L’avocat de Puigdemont dénonce les menaces qui pèsent sur l’ordre des avocats

L’avocat Gonzalo Boye, qui coordonne la défense de l’ancien président de la Generalitat Carles Puigdemont, a demandé une protection devant le Barreau de Madrid (COAM) pour les « menaces » subies « par le fait de défendre » plusieurs accusés dans l’affaire ouverte devant la Cour suprême pour le procès.

Des menaces qui, à son avis, ont pour « but clair » de « déstabiliser la défense et de nuire aux intérêts » de ses clients, comme en témoigne son mandat de protection, auquel Efe a eu accès. Boye, qui défend les ex-consellers Toni Comín et Meritxell Serret et coordonne la défense des accusés évadés, dont Puigdemont, a besoin d’être défendu contre « l’attaque brutale » contre son « indépendance et sa dignité ».

 

Boye soutient que l’erreur de traduction « n’affecte pas l’essence de la revendication »

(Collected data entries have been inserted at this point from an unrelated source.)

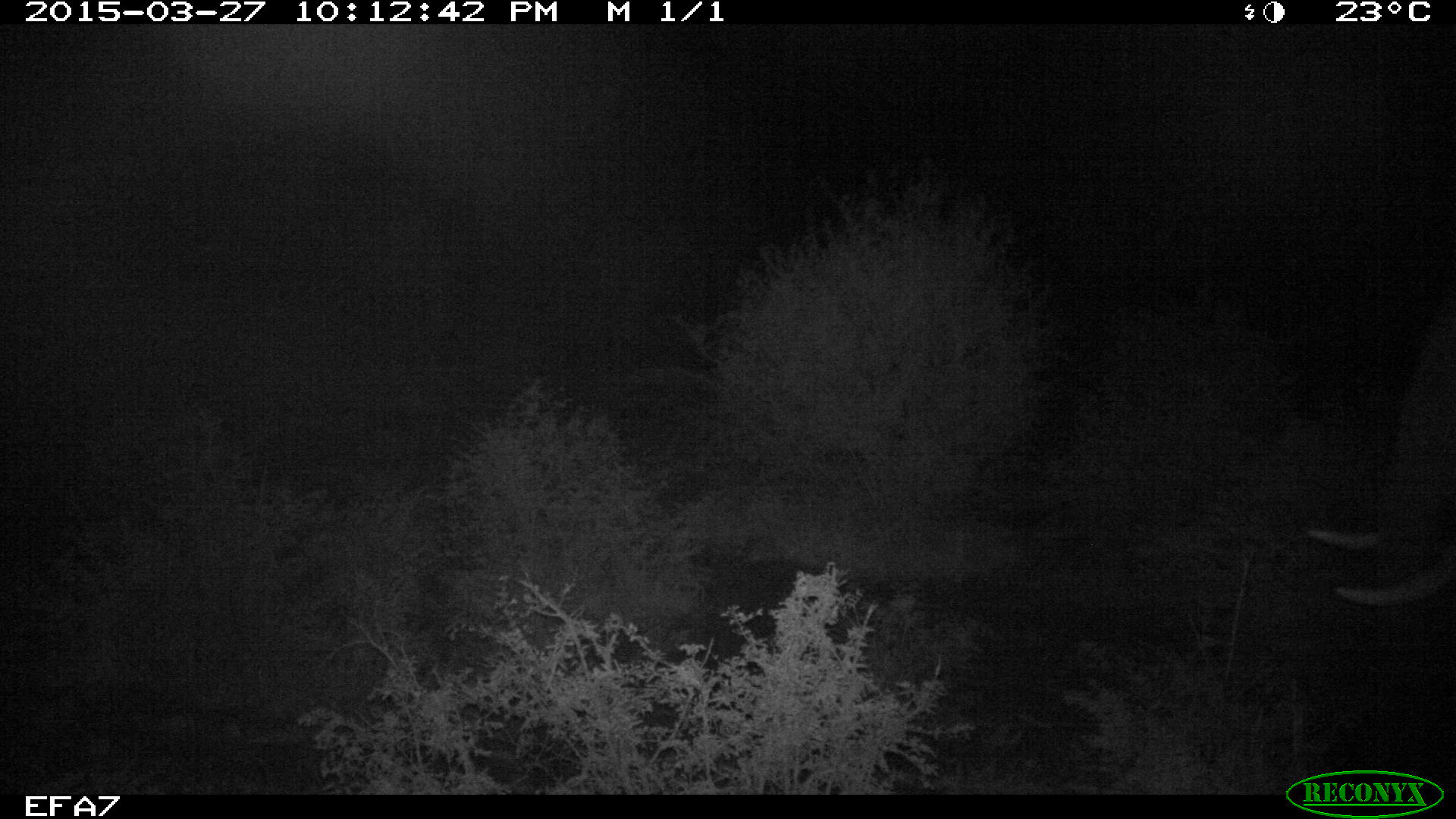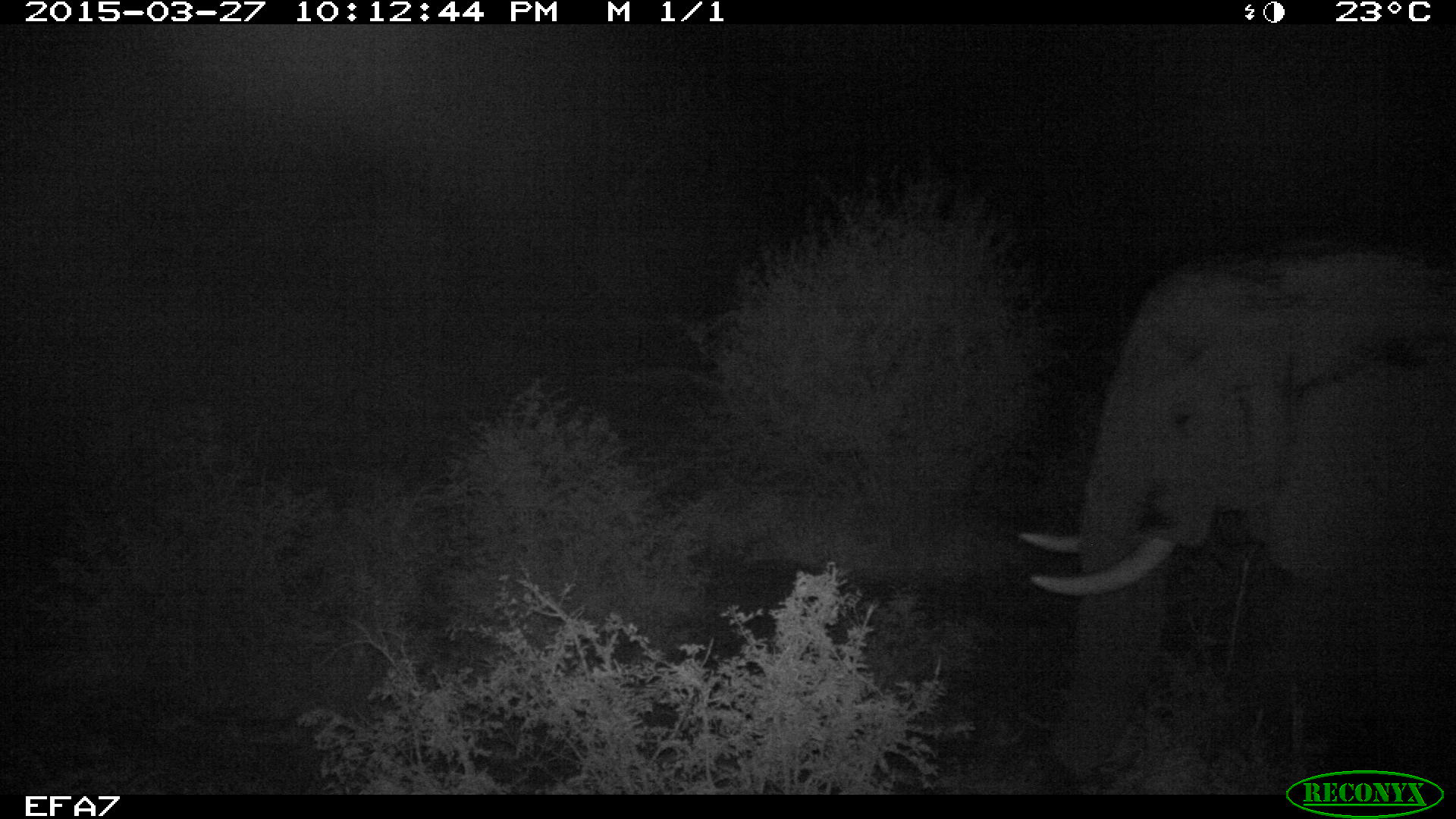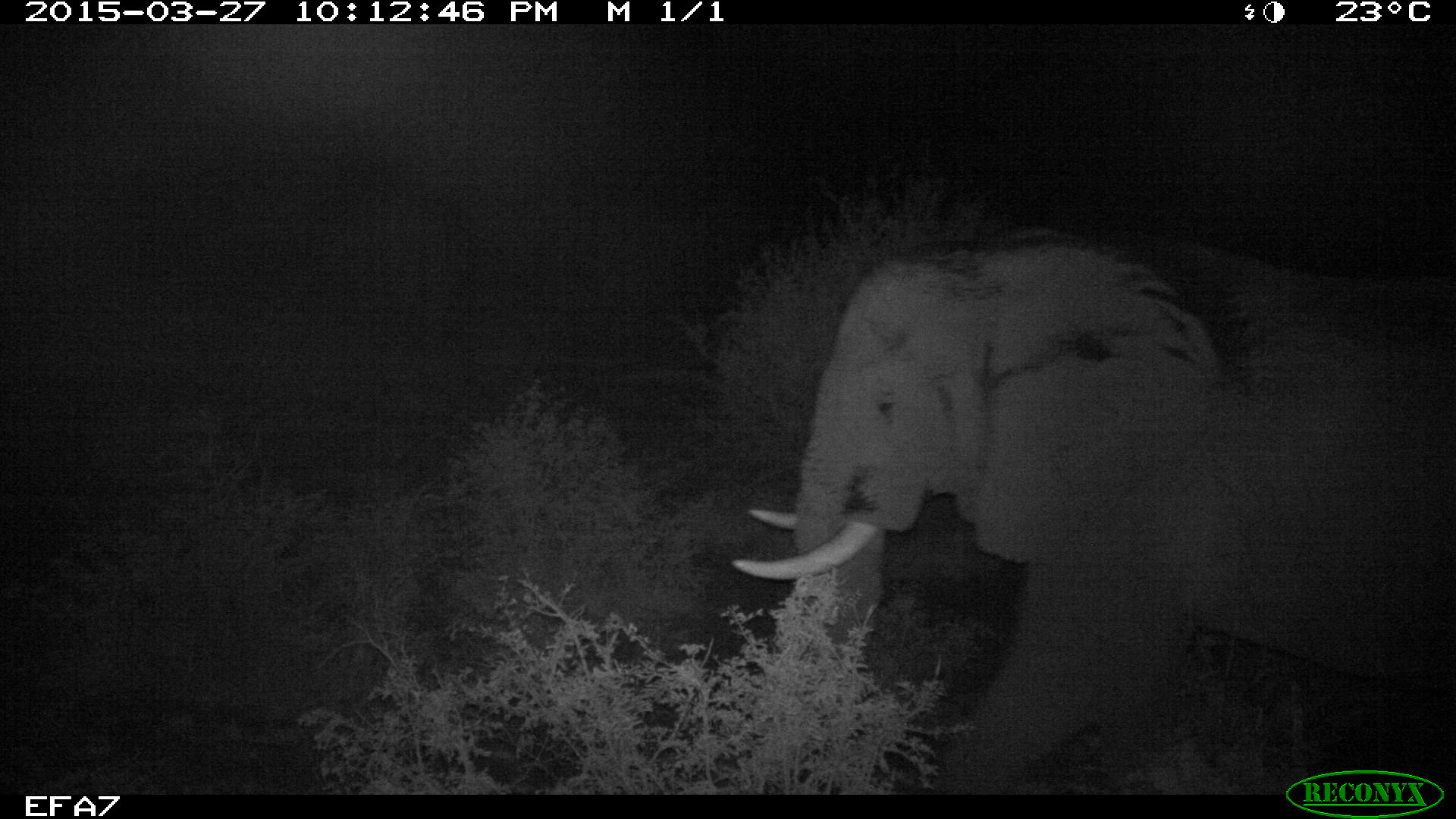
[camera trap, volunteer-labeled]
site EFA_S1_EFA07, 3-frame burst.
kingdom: Animalia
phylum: Chordata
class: Mammalia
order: Proboscidea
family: Elephantidae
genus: Loxodonta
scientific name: Loxodonta africana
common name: african bush elephant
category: elephant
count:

Bien qu’il souligne que ce n’est pas la première fois qu’il reçoit des « attaques » pour avoir défendu des leaders indépendantistes, il soutient que celles-ci se sont intensifiées en raison de l’erreur dans la traduction du procès civil que Puigdemont et quatre de ses ex-consellers ont déposé en Belgique contre le juge d’instruction Pablo Llarena, et que demain un juge belge va examiner le dossier.

Boye soutient que l’erreur « n’affecte pas le fond de la poursuite » et allègue qu’il a été accusé d' »un crime présumé de contrefaçon, y compris une fraude procédurale ». En conséquence de cette circonstance, poursuit la lettre, il a reçu « pas peu de menaces, d’insultes et de calomnies » et demande donc à être défendu, lui et l’Etat, en le considérant également comme « une véritable agression contre la démocratie et contre l’Etat de droit ».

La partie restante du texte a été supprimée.